2017年11月29日水曜日

横溝正史「迷宮の扉」(昭和33年)

夏フェスで福島に行ったとき立ち寄ったBOでこいつを手に入れた。
横溝正史「迷宮の扉」角川文庫(昭和54年版の昭和57年第10刷)を100円でゲット。

どうやらこの作品は横溝先生のジュブナイル推理ものとして昭和33年に高校生向けの雑誌に掲載されたものらしい。

三浦半島を旅行していた金田一さん。嵐に遭い、城ヶ島の灯台の近くにあるという竜神館と呼ばれる屋敷へ逃げ込む。その直後に一発の銃声と共に倒れ込むようにやってきた男、そこで絶命。

そこにはシャム双生児として生まれ、後に分離された日奈児という15歳の少年がいた。その後見人の老人によれば、三浦半島の東京湾を挟んで対岸の、房総半島の先端の洲崎灯台の近くにあるという海神館という屋敷に、シャム双生児のもうひとりの少年・月奈児が住んでいる。

城ヶ島灯台も洲崎灯台も、自分は両方に行ったことがある。金田一さんは城ヶ島から洲崎へ行くのだが、昭和33年当時どうやって出かけていったのか、その経路が不明。

海神館で謎の火災。そして竜神館へ戻ると人々が消えていた…。
そして、舞台は吉祥寺。双生児の父・東海林竜太郎の莫大な遺産相続についての異常な遺言…。
これ、高校生むけということだが、がっつり大人向け。遺言状でその場の人々がギスギスする展開が犬神家。

日奈児少年が殺され、看護婦が首を絞められ殺されそうになり、今度は月奈児少年が殺され、竜太郎の甥までもが病院で殺される…という連続殺人。

ジャケットイラストからてっきり洞窟を探検するような古風な少年向けスリラーかと思った。だが、イメージと違っていた。完全に大人向け。

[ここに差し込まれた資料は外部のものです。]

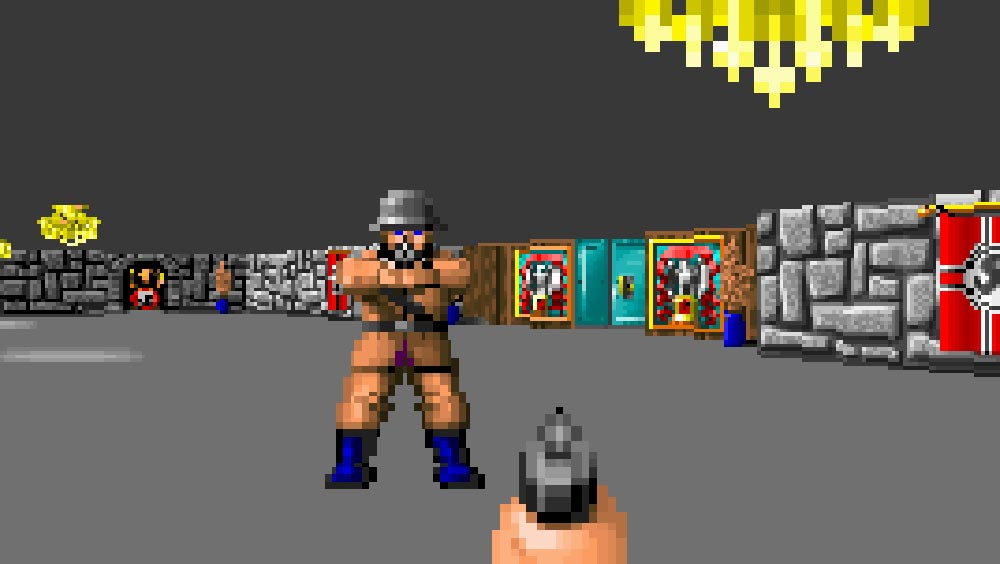 Wolfenstein-3D-©-1992-ID-Software
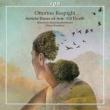 リュートのための古風な舞曲とアリア全曲、『鳥』 ラウダレス&ミュンヘン放送管弦楽団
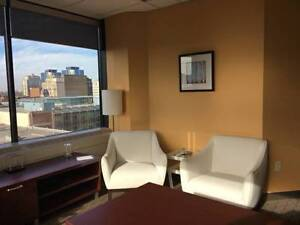 Executive Corner Window Office Overlooking London! London Ontario image 3
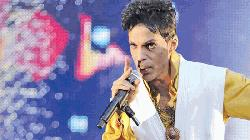 Prince wrongful death legal claims dismissed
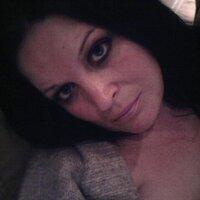 @TallieWells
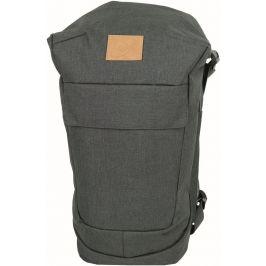 Městský batoh Loap Costana Barva: šedá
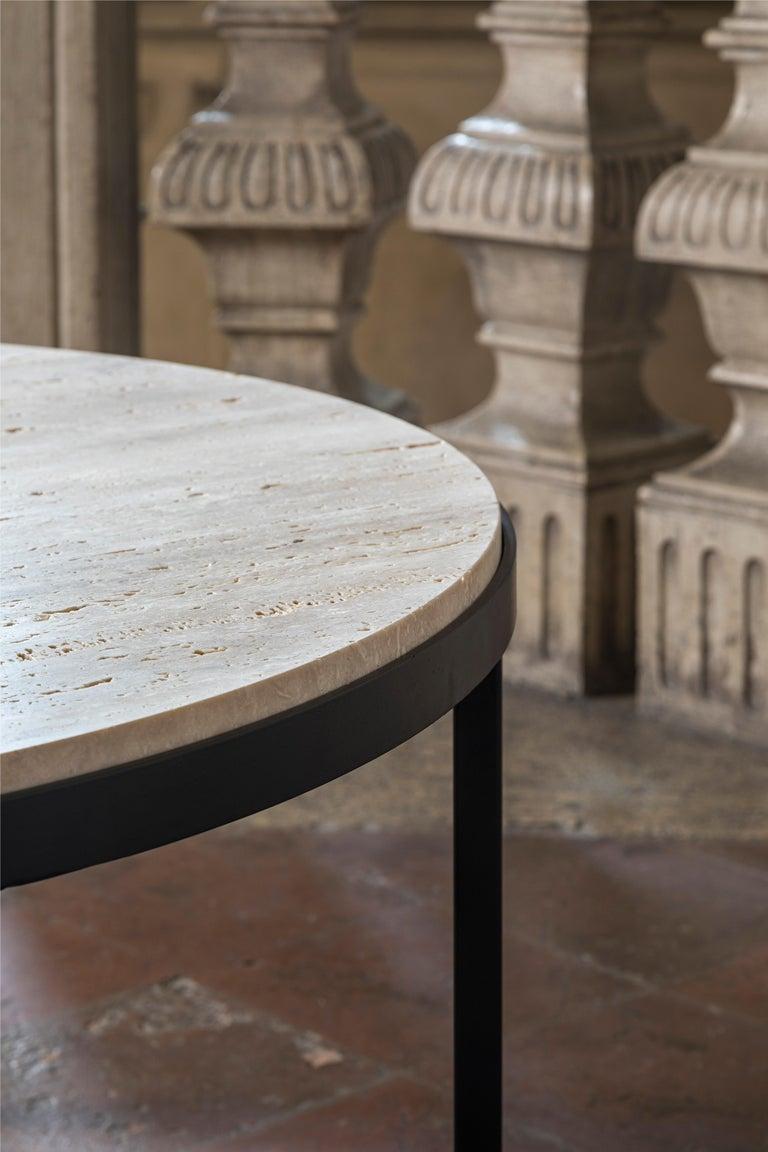 Italian 21st Century by Pelizzari Studio Travertino Coffee Table Natural Black Iron Legs For Sale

ラストは予想外のことが起こる。だが、面白かったか?と聴かれると微妙。
二人の少年が殺される原因をつくった父の言動が軽くて「え?!」って疑問に思った。自分の息子の命をなんだと思ってる?
それに爽やかに次の恋をしてる。こんなん、がっつり怒られていい。

余白に2本の短編も収録。
「片耳の男」(昭和25年)少女誌に掲載された短編。アイドル女優でドラマにできそう。
「動かぬ時計」(昭和2年)これも少女向け。横溝正史とは思えない作風。ミステリーではなくファンタジー。